Mısır‘dan döndüm. Kuzey Afrika ve Ortadoğu’da milyonlarca kitlenin hoşnutsuzluğunun, mutsuzluğunun, toplumsal eşitsizliklere ve adaletsizliklere başkaldırısının

Mısır‘dan döndüm. Kuzey Afrika ve Ortadoğu’da milyonlarca kitlenin hoşnutsuzluğunun, mutsuzluğunun, toplumsal eşitsizliklere ve adaletsizliklere başkaldırısının ilk dışavurumu Tunus isyanları ile gitmiştim. Mısır devraldı sosyal hoşnutsuzluk ve mutsuzluk koşullarına isyanı. Yayıldı. Libya’ya taşındı. İsyanı "umut“ haline getirenler, direndiler, direnmeye devam ediyorlar. Dünya egemenleri ile yerel iktidar güçleri ve sermaye, umudun toplumsal gerçekliğe dönüşmesini engellemekle meşgul. Serbest piyasa ekonomisine dokunmayan, insan emeğini ve vücudunu, zihnini ve ahlakını bile alınıp-satılan metaya dönüştüren düzene dokunmadan "demokratik“ bir geçişi örgütlemeye çalışıyorlar. Bu arada isyanlara sonradan katılan örgütlü islamcılar da, isyancıların gerçek toplumsal taleplerine daha ilk anlardan itibaren ihanet ederek kendilerini emperyalist-kapitalist dünyanın güç dengeleri açısından „AKP gibi tehlikeli olmayan“ partiler olarak sunmaya çalışıyorlar. Her eşitlikten yana düşünür ve bilim insanı, bu mutsuzluk ve umutsuzluk isyanlarının ekonomik, siyasi, kültürel, ahlaki sebepleri üzerine düşünür, erken yorumlar konusunda tedbiri elden bırakmazken, Türkiye İstatistik Kurumu zamanlama açısından da iyi hesaplanmış olması gereken bir istatistik yayınlıyor. Haber medya tarafından gümbür gümbür halkın beynine işleniyor: "Türkiye halkı mutlu!“

Yaşam Memnuniyeti Araştırması’na göre, araştırmaya katılanların % 61,2’si kendisini "mutlu“ hissediyormuş. Geleceğe "umutla“ bakanların sayısı ise % 72,8’e yükselmiş. Kadınlar % 62,7 ile erkeklere göre daha mutluymuş. Yani Türkiye, tam da Başbakan’ın konuşmalarında sürekli vurguladığı gibi "umutlu“ bir halkın ülkesiymiş.

[Mekânsal soru girdileri]
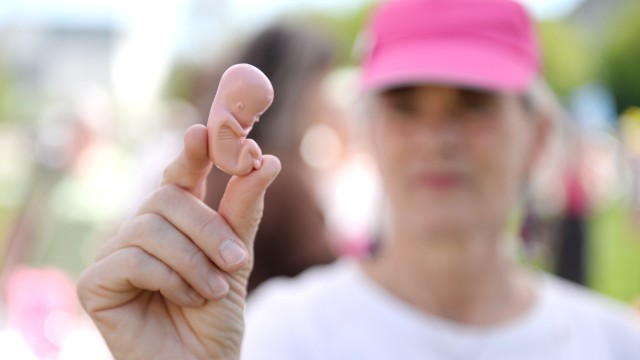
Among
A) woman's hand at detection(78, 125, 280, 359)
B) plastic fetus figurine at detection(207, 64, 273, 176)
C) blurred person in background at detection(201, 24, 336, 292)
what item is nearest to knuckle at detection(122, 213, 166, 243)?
woman's hand at detection(78, 125, 280, 359)

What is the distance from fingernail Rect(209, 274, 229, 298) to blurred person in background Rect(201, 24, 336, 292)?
53.8 inches

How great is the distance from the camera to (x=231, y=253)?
2.82ft

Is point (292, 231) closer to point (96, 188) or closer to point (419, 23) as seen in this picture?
point (419, 23)

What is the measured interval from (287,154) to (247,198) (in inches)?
62.0

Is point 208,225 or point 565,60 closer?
point 208,225

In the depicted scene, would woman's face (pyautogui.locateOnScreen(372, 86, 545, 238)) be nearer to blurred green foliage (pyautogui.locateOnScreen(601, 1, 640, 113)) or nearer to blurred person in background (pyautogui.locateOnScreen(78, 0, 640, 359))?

Görev 1: Kaynak metne göre Yaşam Memnuniyeti Araştırması'nda geleceğe umutla bakanların oranı yüzde kaça yükselmiş?
Görev 2: Kaynak metinden "Yaşam Memnuniyeti Araştırması’na" ile başlayıp "bir halkın ülkesiymiş." ile biten bölümü olduğu gibi çıkarın.

Görev Yanıtı 1: Yüzde 72,8'e.

Görev Yanıtı 2:
Yaşam Memnuniyeti Araştırması’na göre, araştırmaya katılanların % 61,2’si kendisini "mutlu“ hissediyormuş. Geleceğe "umutla“ bakanların sayısı ise % 72,8’e yükselmiş. Kadınlar % 62,7 ile erkeklere göre daha mutluymuş. Yani Türkiye, tam da Başbakan’ın konuşmalarında sürekli vurguladığı gibi "umutlu“ bir halkın ülkesiymiş.